Granted, Craven’s creative output the last few years has not been great. Scream 4, which tried to put another set of twists on the already knotted up franchise, felt like a gasp at desperation. And does anyone even remember My Soul to Take came out?
But guess what? Who gives a shit.
The Last House on the Left, Nightmare on Elm Street, The Hills Have Eyes, The People Under The Stairs, New Nightmare, Scream. Any director would kill for a resume that good, a slate of films that forever changed genres and created timeless pop culture icons. We were lucky enough to be around as Craven filled our dreams with nightmares that we were secretly thankful for.
Heck, without Craven, the world wouldn’t know who Johnny Depp is, since Craven gave the actor a shot with the first Freddy film, and famously killed him with the ol’ bed of blood.
Even within horror, Craven smartly reinvented himself over and over again. The filmmaker who created A Nightmare on Elm St. was far different than the one behind the lens for Last House on the Left. (A film that still continues to make me profoundly uncomfortable, years after seeing it! While most horror films are date-worthy, a reason to snuggle up with a significant other, Last House on the Left will probably leave you quietly sobbing into a pillow and closing your eyes.)
I’m not sure what there is to say about Freddy Krueger, in which Craven created a legacy that will long outlast his own name. The character got weird as the years went on, quickly abandoning terror for humor, in the way many horror sequels are forced to change approaches, with the element of surprise long since gone. (The third one, Dream Warriors, is easily the best sequel that Craven wasn’t personally involved it. So good!)
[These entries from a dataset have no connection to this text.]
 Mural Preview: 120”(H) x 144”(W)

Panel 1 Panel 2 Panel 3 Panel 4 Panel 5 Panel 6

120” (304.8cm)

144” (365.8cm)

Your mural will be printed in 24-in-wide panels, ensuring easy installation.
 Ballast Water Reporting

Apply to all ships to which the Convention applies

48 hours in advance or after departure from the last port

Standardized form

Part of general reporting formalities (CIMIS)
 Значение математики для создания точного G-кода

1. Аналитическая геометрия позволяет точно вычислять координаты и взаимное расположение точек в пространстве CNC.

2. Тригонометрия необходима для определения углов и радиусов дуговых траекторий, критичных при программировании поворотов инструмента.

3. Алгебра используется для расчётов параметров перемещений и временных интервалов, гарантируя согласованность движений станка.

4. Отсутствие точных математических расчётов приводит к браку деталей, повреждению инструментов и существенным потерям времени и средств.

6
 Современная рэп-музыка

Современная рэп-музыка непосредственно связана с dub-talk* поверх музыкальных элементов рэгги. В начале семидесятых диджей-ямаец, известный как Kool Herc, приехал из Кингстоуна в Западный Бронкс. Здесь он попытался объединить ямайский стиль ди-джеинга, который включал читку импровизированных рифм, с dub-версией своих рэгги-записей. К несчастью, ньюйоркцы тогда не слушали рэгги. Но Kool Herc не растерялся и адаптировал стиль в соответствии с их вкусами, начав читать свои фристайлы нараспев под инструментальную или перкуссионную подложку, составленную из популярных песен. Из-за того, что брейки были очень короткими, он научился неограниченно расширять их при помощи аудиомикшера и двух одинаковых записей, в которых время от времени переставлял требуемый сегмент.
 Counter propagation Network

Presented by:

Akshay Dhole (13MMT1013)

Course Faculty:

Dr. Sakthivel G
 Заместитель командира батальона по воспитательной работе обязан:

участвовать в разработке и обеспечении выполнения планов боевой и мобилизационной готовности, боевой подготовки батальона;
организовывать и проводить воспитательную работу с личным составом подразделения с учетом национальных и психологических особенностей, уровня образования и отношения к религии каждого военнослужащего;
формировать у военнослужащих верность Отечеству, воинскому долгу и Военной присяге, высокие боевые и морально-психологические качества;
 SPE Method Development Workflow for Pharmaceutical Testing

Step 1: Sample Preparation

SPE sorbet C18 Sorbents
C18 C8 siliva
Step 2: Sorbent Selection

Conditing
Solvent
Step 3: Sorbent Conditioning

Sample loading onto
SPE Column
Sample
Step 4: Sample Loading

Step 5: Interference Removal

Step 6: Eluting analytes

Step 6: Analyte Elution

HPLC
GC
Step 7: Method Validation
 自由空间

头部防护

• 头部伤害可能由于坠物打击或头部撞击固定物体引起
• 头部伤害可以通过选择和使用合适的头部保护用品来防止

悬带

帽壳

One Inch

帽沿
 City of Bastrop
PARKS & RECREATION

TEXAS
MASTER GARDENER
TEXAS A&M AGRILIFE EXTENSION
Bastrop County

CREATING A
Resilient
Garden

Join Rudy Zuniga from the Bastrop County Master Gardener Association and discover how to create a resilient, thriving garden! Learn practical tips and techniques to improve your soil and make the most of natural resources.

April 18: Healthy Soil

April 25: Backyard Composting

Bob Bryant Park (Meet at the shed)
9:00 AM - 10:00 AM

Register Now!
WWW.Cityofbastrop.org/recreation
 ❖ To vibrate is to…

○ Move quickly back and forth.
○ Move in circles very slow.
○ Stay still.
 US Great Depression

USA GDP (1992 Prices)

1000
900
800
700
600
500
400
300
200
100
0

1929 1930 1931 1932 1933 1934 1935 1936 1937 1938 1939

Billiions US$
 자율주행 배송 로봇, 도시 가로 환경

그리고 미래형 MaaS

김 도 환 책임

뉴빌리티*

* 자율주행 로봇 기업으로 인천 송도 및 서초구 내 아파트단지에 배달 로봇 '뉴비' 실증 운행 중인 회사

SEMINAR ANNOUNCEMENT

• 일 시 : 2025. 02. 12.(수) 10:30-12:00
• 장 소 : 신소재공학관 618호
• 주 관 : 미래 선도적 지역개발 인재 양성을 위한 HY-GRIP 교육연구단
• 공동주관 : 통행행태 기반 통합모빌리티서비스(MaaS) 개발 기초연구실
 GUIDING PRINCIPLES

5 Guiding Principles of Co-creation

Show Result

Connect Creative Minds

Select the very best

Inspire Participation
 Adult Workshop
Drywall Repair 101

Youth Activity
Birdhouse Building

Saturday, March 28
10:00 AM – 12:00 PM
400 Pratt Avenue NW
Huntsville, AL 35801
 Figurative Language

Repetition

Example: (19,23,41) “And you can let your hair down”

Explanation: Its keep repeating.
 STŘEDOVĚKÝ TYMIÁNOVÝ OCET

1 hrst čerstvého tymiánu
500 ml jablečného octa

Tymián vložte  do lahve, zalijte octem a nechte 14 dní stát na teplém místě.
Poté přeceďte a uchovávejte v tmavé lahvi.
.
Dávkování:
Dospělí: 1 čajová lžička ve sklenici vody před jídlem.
But some of my favorite Craven films didn’t come until his creations had become so embedded in the cultural landscape that he started fucking with us. New Nightmare, the last time he played with his best known character, is deeply underrated and genuinely frightening. In it, A Nightmare on Elm St. is a film series, but Freddy invades the reality of the actors involved. Not only was the meta premise a fresh twist on the character, but it allowed Craven to finally make Krueger scary again, and laid the groundwork for the more expansive meta horror film Scream.
And look, Scream is probably overrated, but it was so damn fun when it came out. It was a horror movie operating on several levels, only recently matched by riffs like Tucker and Dale vs. Evil and Cabin in the Woods. If you were a fan of horror films, you delighted at how it acknowledged the genre’s tropes and subverted them. If you just wanted to be scared, Scream had plenty of that, too.
(The less said about Scream 3, the better, OK?)
One of my favorite moments from 2015 was when, for lord knows what reason, Craven decided to briefly talk to me. I had tweeted a fan-made drawing that imagined a Capcom-style fighting game with horror’s icons duking it out.
Somehow, that got back to him, and it resulted in this brief exchange.
Just looking at that puts tears in my eyes.
He started following me on Twitter, which I still can’t really get over. I had plans to reach out for an interview in October, but, well...sigh.
Writing about these films makes me want to pour a glass of whiskey and work through the man’s catalog again. I cannot wait for Halloween, when my wife and I can once again debate whether it’s really worth watching the terrible A Nightmare on Elm St 2: Freddy’s Revenge just to have a complete understanding of the series’ mythology in totality. (We probably will.)
If the value of a life well lived is the impact we have on other people, Craven had a full one.
Craven may be gone, but his creations ensure he’ll not be forgotten, especially when I’m asleep.